- _EXERCISE DIRECTIONS_
Rewrite every line of the listing below, requests included but pictures left out, and offset each number in the answers (the distances and the point coordinates) by adding 25 to it.

[Rows of spatial question data]
— BEGIN —

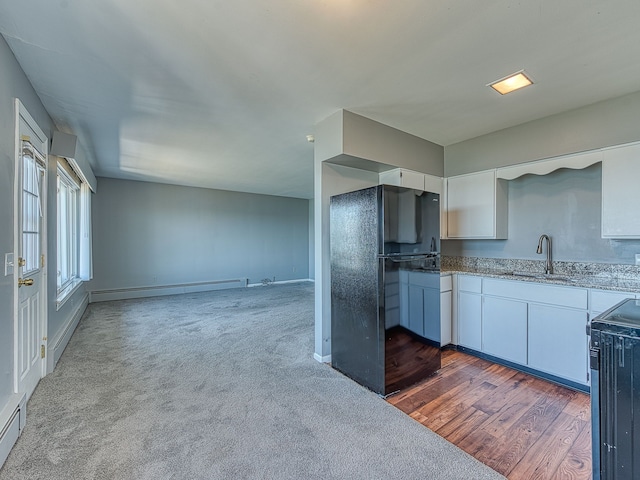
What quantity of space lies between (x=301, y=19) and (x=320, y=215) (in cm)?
168

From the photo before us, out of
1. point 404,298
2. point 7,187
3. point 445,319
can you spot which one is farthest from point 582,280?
point 7,187

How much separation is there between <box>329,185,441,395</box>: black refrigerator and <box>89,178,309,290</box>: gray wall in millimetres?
5136

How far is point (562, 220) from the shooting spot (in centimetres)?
293

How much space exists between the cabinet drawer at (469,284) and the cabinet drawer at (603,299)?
89 centimetres

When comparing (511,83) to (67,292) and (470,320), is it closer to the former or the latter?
(470,320)

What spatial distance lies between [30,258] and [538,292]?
4.51 meters

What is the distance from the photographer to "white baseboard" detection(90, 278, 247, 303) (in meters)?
5.83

— END —

- _SOLVED EXERCISE_
What quantity of space lies between (x=301, y=19) and (x=320, y=215) (in cm)?
193

From the photo before us, out of
1. point 404,298
2. point 7,187
3. point 445,319
can you spot which one is farthest from point 582,280?
point 32,212

How much separation is there between <box>329,185,441,395</box>: black refrigerator and <box>89,178,309,290</box>: gray wall in millimetres?
5161

How far is point (562, 220) from the shooting spot (in centimetres)?
318

How much space exists between the cabinet drawer at (469,284) and the cabinet drawer at (603,299)?
114 centimetres

When comparing (511,83) to (67,292) and (470,320), is it closer to the former or the latter?
(495,345)

What spatial distance lies between [30,258] and [538,292]?
29.51 meters

What is the distance from the photographer to "white baseboard" detection(90, 278, 247, 303) (in meters)?
30.83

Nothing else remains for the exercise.